Jeffrey R. Holland, before he served in the presiding councils of the church, spoke to religion faculty at BYU and spoke tenderly of his lessons of fatherhood, and what they taught him about Joseph:

As a father I have recently begun to think more often of Joseph, that strong, silent, almost unknown man who must have been more worthy than any other mortal man to be the guiding foster father of the living Son of God. It was Joseph selected from among all men who would teach Jesus to work. It was Joseph who taught him the books of the law. It was Joseph who, in the seclusion of the shop, helped him begin to understand who he was and ultimately what he was to become.
I was a student at BYU just finishing my first year of graduate work when our first child, a son, was born. We were very poor, though not so poor as Joseph and Mary. My wife and I were both going to school, both holding jobs, and in addition worked as head residents in an off-campus apartment complex to help defray our rent. We drove a little Volkswagen which had a half-dead battery because we couldn’t afford a new one (Volkswagen or battery).

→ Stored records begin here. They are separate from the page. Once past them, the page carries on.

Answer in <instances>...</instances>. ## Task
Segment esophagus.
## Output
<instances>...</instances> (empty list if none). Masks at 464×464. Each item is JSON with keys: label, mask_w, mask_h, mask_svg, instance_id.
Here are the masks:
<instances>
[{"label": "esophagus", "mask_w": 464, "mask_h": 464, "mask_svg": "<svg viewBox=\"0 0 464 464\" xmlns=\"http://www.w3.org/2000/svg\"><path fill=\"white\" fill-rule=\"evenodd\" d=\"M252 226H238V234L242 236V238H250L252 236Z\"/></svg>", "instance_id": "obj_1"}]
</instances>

Nevertheless, when I realized that our own night of nights was coming, I believe I would have done any honorable thing in this world, and mortgaged any future I had, to make sure my wife had the clean sheets, the sterile utensils, the attentive nurses, and the skilled doctors who brought forth our firstborn son. If she or that child had needed special care at the Mayo Clinic, I believe I would have ransomed my very life to get it.

I compare those feelings (which I have had with each succeeding child) with what Joseph must have felt as he moved through the streets of a city not his own, with not a friend or kinsman in sight, nor anyone willing to extend a helping hand. In these very last and most painful hours of her “confinement,” Mary had ridden or walked approximately 100 miles from Nazareth in Galilee to Bethlehem in Judea. Surely Joseph must have wept at her silent courage. Now, alone and unnoticed, they had to descend from human company to a stable, a grotto full of animals, there to bring forth the Son of God.

I wonder what emotions Joseph might have had as he cleared away the dung and debris. I wonder if he felt the sting of tears as he hurriedly tried to find the cleanest straw and hold the animals back. I wonder if he wondered: “Could there be a more unhealthy, a more disease-ridden, a more despicable circumstance in which a child could be born? Is this a place fit for a king? Should the mother of the Son of God be asked to enter the valley of the shadow of death in such a foul and unfamiliar place as this? Is it wrong to wish her some comfort? Is it right He should be born here?”

He then continues to praise Mary, herself little more than a child, who alone brought the Savior into the world.

I came across Elder Holland’s words in the early 1980’s as my own family was young, and I was anxious to model my fatherhood after Joseph’s.  Joseph did not have means to do everything he might have wished, but he did what he could.  He did what he needed to do.  I wanted to be like Joseph, to provide guidance to my children, and to get out of the way so that they could each discover their divine potential.

Alas, I am no Joseph.  I am an imperfect father and I have imperfect children.  We all make good choices some days and not such good ones other days.  Some of my children walk in paths I would not have chosen for them.  Some of them carry burdens that, while I sympathize, I cannot understand.

But I do have this:  I have children who enjoy coming home for Christmas and joining us around the table for a Christmas Eve smorgasbord or a Christmas Day ham dinner, and who, if not completely believing, are at least patient and kind with our displays of faith and hope in the birth of our Savior.

Not all of my children will be home this year, but as their father, I will hold them where I always do, in my heart, wishing them the merriest of Christmases, and the peace that comes from knowing the Savior.